Esta é a 2ª edição do livro Infância e Pós-Estruturalismo, originalmente publicado em 2017. A obra foi ampliada, de modo a incorporar dois excelentes e essenciais artigos: um sobre René Schérer, escrito por Silvio Gallo e um sobre infâncias e pós-colonialismo, escrito pela pesquisadora indiana, Sarada Balagopan. Esta nova edição do livro é resultado de um conjunto de encontros e pesquisas que vêm sendo promovidos por grupos de pesquisadoras e pesquisadores nacionais e internacionais em torno dos temas da criança, do bebê, da infância, dos “Estudos da Infância” sob a analítica pós-estruturalista e pós-colonialista, com o intuito de combater o colonialismo e o racismo que habitam as estruturas sociais e as subjetividades, de maneira a forjar resistências e produzir diferenças de toda ordem.

A filosofia pós-estruturalista ou da diferença

não considera a diferença um problema, mas sim ponto de partida para criar problemas e, assim: problematizar a Escola, O Movimento Social, O Indivíduo, O Coletivo. Um pensamento que não procure as identidades entre o nome e a coisa, mas que invente novas possibilidades a cada vez, que abdique do artigo definido maiúsculo e dos grandes temas que o acompanham. Menos consciência, autonomia, comunicação, informação, bildung[1], reprodução. E mais cartografias, linhas, fugas, singularidades, devires. Pensar a educação, a cultura, a subjetividade nessas condições? É como o equilibrista de Zaratustra que, à beira da morte, ouve o seguinte: “[…] fizeste do perigo o teu ofício” (NIETZSCHE, 2011, p. 20). Uma filosofia que se arrisca a partir da diferença é o que encontramos (Barros, et all, 2017).

Nesse sentido, os artigos derivam de pesquisas que focam a pluralização do objeto social da infância, considerando criança e infância como categorias históricas, inventivas e contingentes por meio de suas multiplicidades: raça, classe social, gênero, sexualidade e etnia. Tomamos a multiplicidade da experiência da infância como positividade orientada pelo pensamento da diferença, que se pauta nos referenciais teóricos, em especial, deleuziano e foucaultiano, e nos campos contemporâneos das relações étnico-raciais, de sexualidade e gênero, para os quais as diferenças infletem nossa subjetividade permitindo múltiplas possibilidades de existências, além de agregarmos um repertório pós-colonialista. Compreendemos que a criança se refaz de forma singular em suas diferenças e é na busca de compreender as possibilidades destas singularidades que os grupos de pesquisadores/as realizam suas atividades.

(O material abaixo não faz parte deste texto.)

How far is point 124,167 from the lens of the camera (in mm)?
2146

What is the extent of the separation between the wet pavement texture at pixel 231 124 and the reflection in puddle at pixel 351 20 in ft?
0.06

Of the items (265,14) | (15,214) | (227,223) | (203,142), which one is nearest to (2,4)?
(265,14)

A primeira edição deste livro trouxe às mãos do público alguns dos debates ocorridos em 2015 quando da realização do 4o Seminário Internacional, realizado na Universidade Federal de São Carlos, que teve como tema central “Educação Infantil e Pós-Estruturalismo”. Este seminário buscou articular temas ligados à infância e à educação infantil, a partir de algumas das contribuições desta perspectiva filosófica que tem como alguns de seus principais pensadores os filósofos Michel Foucault, Gilles Deleuze, Félix Guattari, isto é, autores que possuem uma significativa influência do pensamento de Nietzsche. Assim, se Nietzsche é uma espécie de ancestral dessa Filosofia da Diferença, é com um de seus primeiros pensadores que esse pensamento ganhou impulso: Gilles Deleuze.

Os debates que integram essa obra mobilizam, sobretudo, temas como devir, diferença, criação, singularidade, experiência, acontecimento, individuação, subjetivação, desterritorialização e reterritorialização, dispositivo, entre outros; e, a partir destes conceitos, são propostos novos olhares para as crianças, para a infância e para a educação.

Agregamos para este livro o artigo da professora indiana Sarada Balagopalan que sob a analítica pós-colonialista que não converge à filosofia da diferença, questiona conceitos centrais estabelecidos pela sociologia da infância, como por exemplo, “agência”, propondo “responsabilidade” como um novo conceito. E também, o artigo de Silvio Gallo que a partir da leitura do pensador René Schérer procura pensar um “modo maior da infância” que implica, segundo Gallo, em um triplo desfazimento de relações societárias construídas na modernidade: trata-se de pensar a infância num movimento de despedagogização, de desfamiliarização, de despsicologização.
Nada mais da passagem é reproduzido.